El espacio histórico, como fragmento de ciudad y espacio de representación cultural, confiere un valor simbólico al conjunto del espacio metropolitano conviertiéndose así en espacio representativo del conjunto de la ciudad. Los centros históricos, y pongamos que hablamos de Madrid, narran el discurrir de la historia de la ciudad. Ahí reside, precisamente, su valor y unicidad. El prestigioso urbanista Campos Venuti aconseja que si se llevan a cabo planes de intervención urbanística en los centros históricos, para ser realmente tales y preservar la cultura, “tienen que referirse tanto a la teoría como a la práctica y basarse en la triple salvaguarda, no sólo morfológica, sino también social y funcional”.
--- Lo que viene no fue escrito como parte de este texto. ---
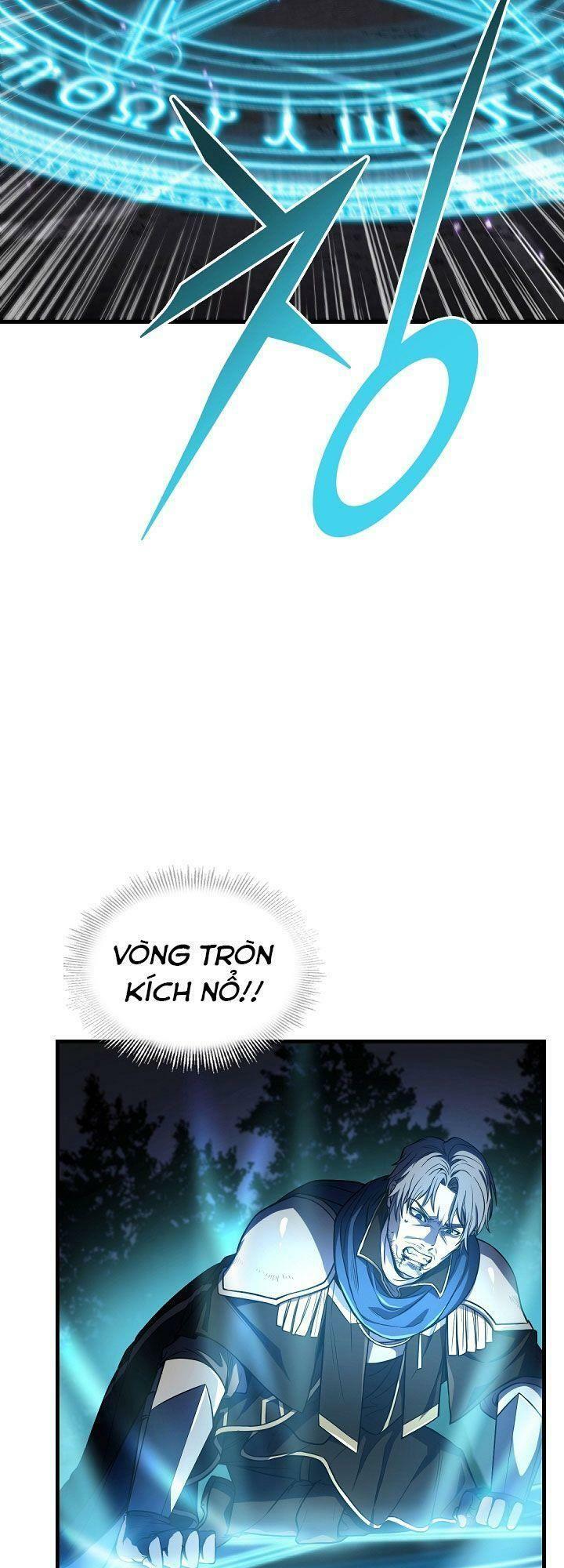 Huyền Thoại Giáo Sĩ Trở Lại Chapter 1 - Page 44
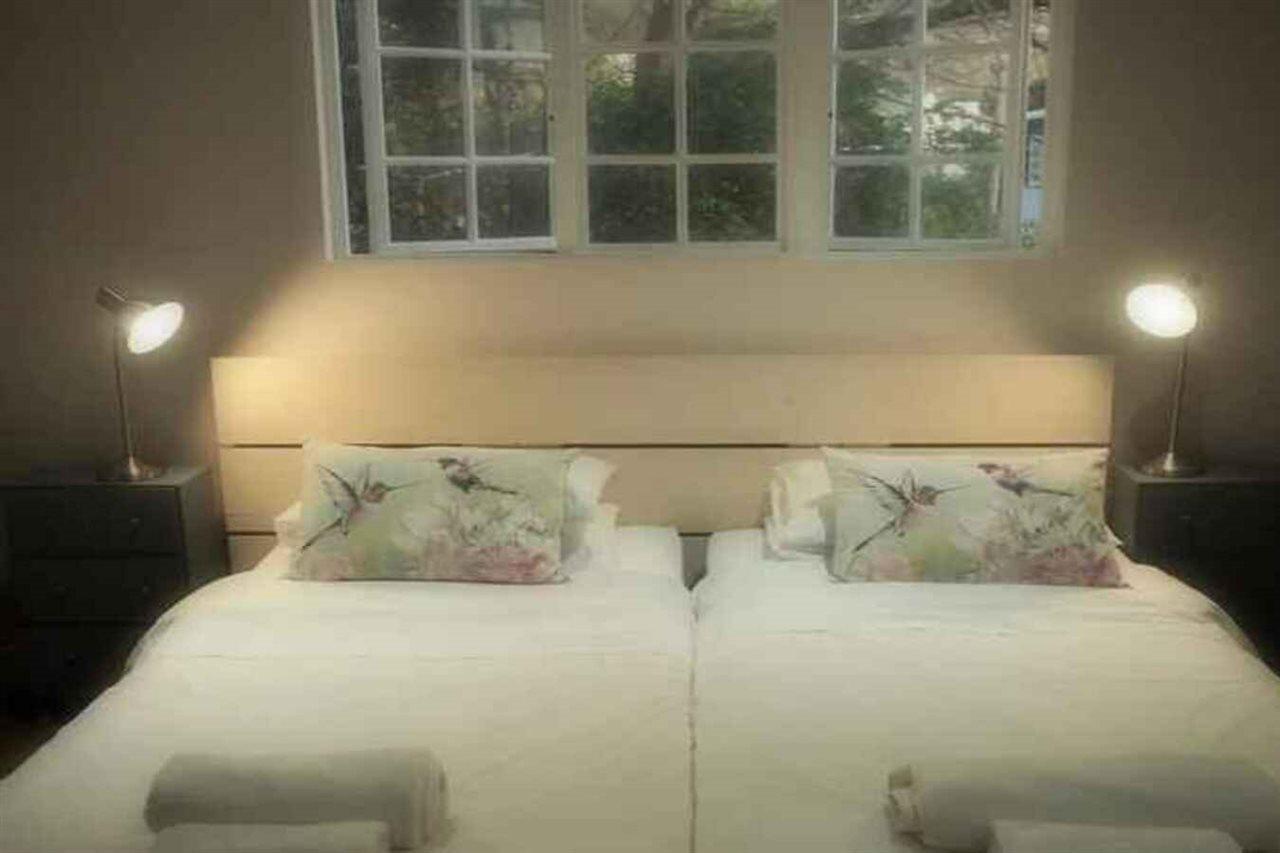 Guest house Fairways
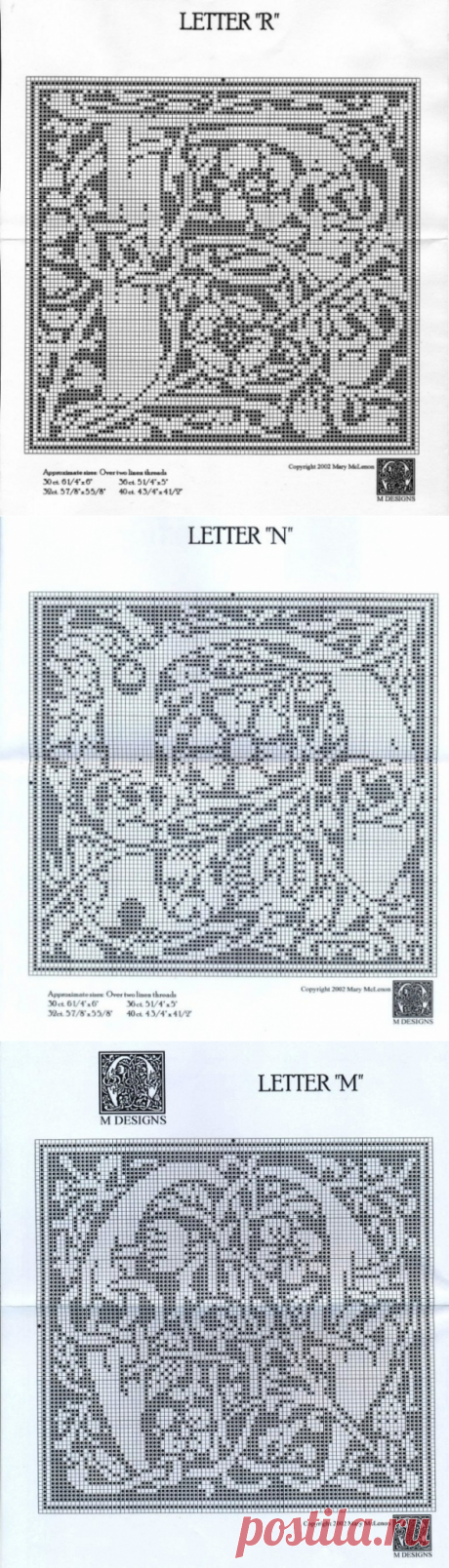 Кельтский алфавит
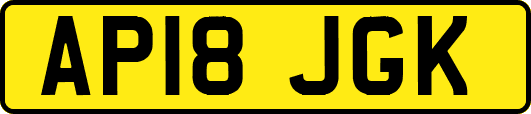 AP18JGK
Así lo entiende la Asamblea Ciudadana del Barrio de Universidad (ACIBU), del distrito Centro, que ve con preocupación cómo los cines del centro caen como fichas de dominó para ser sustituidos, en su mayoría, por sucursales de las grandes marcas comerciales. El cine Alhambra, el Fuencarral, los cines Luna… han apagado sus proyectores y los vecinos temen que otros, como el Palafox, el Avenida y el Palacio de la Música correrán la misma suerte. Los propietarios de estos dos últimos ya han cursado a la concejalía de Urbanismo, Vivienda e Infraestructuras la solicitud ‘de cambio de uso para dedicarlo a comercial’. Las fichas del Plan General de Ordenación Urbana de Madrid de 1997 dice de ambos espacios que ‘es obligatorio mantener el uso de cine porque se considera una actividad prioritaria para la vida cultural de la ciudad al estar el cine situado en el Área Cultural de la Gran Vía’. En marzo de 2004, sin embargo, el Ayuntamiento aprobó una modificación del Plan por el que ‘Las salas incluidas en el Catálogo de Edificios protegidos podrán solicitar el cambio [de uso] mediante la tramitación de un plan especial que deberá acreditar el respeto a la decoración y demás elementos catalogados’.

ACIBU pide al Ayuntamiento que deniegue la solicitud de cambio de uso presentada por los propietarios de El Palacio de la Música (edificio que data de 1928, obra del genial Secundino Zuazo) y el cine Avenida (construido en 1926 sobre un proyecto de J.M. Cuadra Salcedo y Arrieta Mascarúa) y que ambos inmuebles sean declarados Bien de Interés Cultural al objeto de que no puedan ser transformados para actividades ajenas a la cultura.